How better to destroy an actor's vanity, how better to force us to admire him for himself and not because Stanley Kowalski looked sexy in a torn T-shirt? Did he eat as he did out of self-pity, because he felt he deserved to, because he felt deprived? But what a thing to happen to Marlon Brando. We see the wounded little boy - quite clearly, for example, in the monologue in "Last Tango" recalling his character's childhood. But such a narcissistic actor never held more love and grief for anybody else than he held for himself, and I say that not as an insult but as a way of explaining his power: In his best performances, he is sorry for himself.
These ideas exist in my mind, and it is wrong to place them in Brando's. Can this refer to his love-hate for Hollywood, for acting, for his own career, for the waste he was sometimes compelled to make of his talent? Is it himself that he'll never understand the truth about?
"I moved in for one night and stayed five years," he muses. So he was living off a woman who lived off whores. "It's kind of a dump, but not completely a flophouse," he says, but the film clearly shows it as a place where prostitutes bring their clients. His wife in "Last Tango in Paris" owned and ran a little hotel.

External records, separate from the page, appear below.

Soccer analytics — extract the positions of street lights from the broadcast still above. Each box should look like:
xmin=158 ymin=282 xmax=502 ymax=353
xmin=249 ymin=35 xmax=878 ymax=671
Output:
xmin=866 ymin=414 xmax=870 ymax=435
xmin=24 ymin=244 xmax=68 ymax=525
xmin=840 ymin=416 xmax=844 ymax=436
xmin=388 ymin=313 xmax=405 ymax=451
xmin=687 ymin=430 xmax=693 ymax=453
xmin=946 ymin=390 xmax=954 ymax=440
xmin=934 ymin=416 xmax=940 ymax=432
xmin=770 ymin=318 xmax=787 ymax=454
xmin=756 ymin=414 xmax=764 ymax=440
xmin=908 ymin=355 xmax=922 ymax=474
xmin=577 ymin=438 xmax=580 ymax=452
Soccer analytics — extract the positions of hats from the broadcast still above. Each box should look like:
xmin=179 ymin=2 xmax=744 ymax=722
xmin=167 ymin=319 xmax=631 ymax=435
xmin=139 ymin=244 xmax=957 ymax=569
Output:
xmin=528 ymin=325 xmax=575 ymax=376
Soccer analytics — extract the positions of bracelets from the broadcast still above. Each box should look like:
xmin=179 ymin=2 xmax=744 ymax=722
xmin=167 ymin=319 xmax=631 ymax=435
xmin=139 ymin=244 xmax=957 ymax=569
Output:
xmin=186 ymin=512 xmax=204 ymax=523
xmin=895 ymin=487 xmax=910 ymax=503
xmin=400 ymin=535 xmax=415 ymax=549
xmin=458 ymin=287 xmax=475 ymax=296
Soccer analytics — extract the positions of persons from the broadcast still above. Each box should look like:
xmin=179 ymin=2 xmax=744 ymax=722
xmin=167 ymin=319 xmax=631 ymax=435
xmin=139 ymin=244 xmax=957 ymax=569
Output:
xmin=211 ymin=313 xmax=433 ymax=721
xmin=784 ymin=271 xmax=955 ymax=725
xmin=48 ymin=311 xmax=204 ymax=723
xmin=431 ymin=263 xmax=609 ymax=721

This was the greatest movie actor of his time, the author of performances that do honor to the cinema, and yet as Kauffmann notes, he was driven to disparage the profession of acting, which was the instrument of his genius. But here was a man who sometimes prostituted his own talent, who frustrated his admirers by seeming to scorn them, whose "eventual monstrous obesity seemed a clear sign of his hatred for Hollywood," as Stanley Kauffmann wrote in the best of the Brando obituaries. I'm sure Bernardo Bertolucci, the film's director, did not have this in mind, and of course I cannot know what Brando was thinking. I watched it again, this time imagining that Brando was talking to his own dead body - that his anger and love, his blame and grief, were directed toward himself. He doesn't understand why she killed herself, why she abandoned him, why she never really loved him in the first place, why he was always more of a guest in her hotel than a husband in her bed.Īs I watched this scene, I was struck by a strange notion. He tries to wipe off her cosmetic death mask ("Look at you! You're a monument to your mother! You never wore makeup, never wore false eyelashes."). He calls her vile names, then is torn by sobs. "I may be able to comprehend the universe, but I'll never understand the truth about you," he says. The scene where he confronts the body of his wife, who has committed suicide, and mourns her in an outpouring of rage and grief. As I looked at the film yet again, Brando's most powerful scene resonated for me in an unexpected way. Who else can act so brutally and imply such vulnerability and need?" Tom arrives and leaves shortly, saying that they must start acting like adults, and he will find a better apartment.Reviewing "Last Tango in Paris" in 1972, I wrote that it was one of the great emotional experiences of our time, adding: "It's a movie that exists so resolutely on the level of emotion, indeed, that possibly only Marlon Brando, of all living actors, could have played its lead.
In tears, she calls her boyfriend and tells him that she’s found them an apartment. How does Last Tango in Paris end?Īfter the affair ends, Jeanne (Schneider) returns to the apartment to find that Paul(Brando) has moved out. Paul rapes her, if rape is not too strong a word to describe an act so casually accepted by the girl. It is a big, empty apartment, with a lot of sunlight but curiously little cheer. The movie begins when Jeanne, who is about to be married, goes apartment-hunting and finds Paul in one of the apartments. Why did Jeanne shoot Paul in Last Tango in Paris? More than a decade ago, Maria Schneider revealed the unsettling details surrounding an infamous rape scene in the 1972 drama “ Last Tango in Paris,” in which Marlon Brando’s character uses butter as a lubricant before forcing himself on her. What was the butter scene in Last Tango in Paris?